Most communities that contributed to PC1 were found in West Africa, D.R. Congo, Ethiopia, and the Northern part of South Africa. Most areas of West Africa had a higher prevalence of communities unable to read and write and did not know their HIV status. In East parts, there was an additional higher rate of being unable to stay in marriage and low access to media. Most areas of Central and Eastern SSA, especially D.R. Congo, Madagascar, and Ethiopia, had lower media exposure and awareness of HIV status. Efforts on those more significant variables in Western, Central, and Eastern SSA can reduce the gap of SDG goals and achievements not only in HIV/AIDS but also with other most SDG goals.

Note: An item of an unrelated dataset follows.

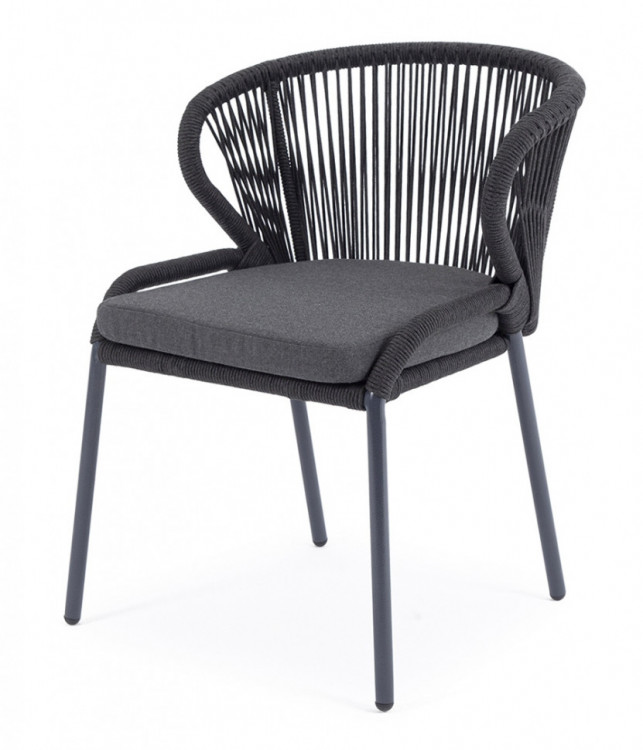 Плетеный стул из роупа Милан темно-серый 4sis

Most communities that contributed to PC2 were highly infected by HIV. In these areas, the community has more lifetime sexual partners even if they had partners exposed to more additional partners for sexual purposes. In SSA, reductions in the numbers of new HIV infections have been modest. Compared to other regions, SSA is home to new HIV infections14. For effective new HIV reduction working related to sexual intercourse is predominant. For HIV reduction hotspot of SSA there are the underline areas of intervention for tangible response were sexual-related problems.

This sexual-related problem not only in Southern SSA but also in Western SSA cannot be shown in response to PC1 Central Africa and Northern part of Eastern SSA including Madagascar. The other possible influencing factors in SSA were economic problems. Throughout all SSA countries except South Africa, some part of West Africa in the location of Ghana and its neighbor, and some part of East Africa showed a lack of economic growth and standards of living in different countries with a common currency/basket of goods and travel time to cities to assess inequalities in accessibility.

The diversity seen in permutations of levels of literacy, cohabitation, media access, HIV test, more sexual intercourse partners, and economic situation has led to considerable variations in ways in which different countries are addressing and meeting the targets. This analysis used for policy response can be used for effective HIV response. Additionally, this effort can be used for other SDG goal responses in parallel.

Limitations

This analysis has several limitations. First, some SSA countries do not have data with DHS and are not included in this analysis. The data source is from different open-source datasets, and data collection time is varied. Some covariates of the surveys, potential non-response bias, and recall bias are particular concerns43. The covariate may also be suboptimal in some situations, such as age at first sex44. The surveys rely on self-reported data, which may be subject to recall bias or social desirability bias for covariates. Finally, the surveys may not be representative of certain subgroups of the population, such as those living in remote areas or those who are not included in the sampling frame45. Due to this reason, unmeasured communities are predicted by the result of the nearest neighbor community.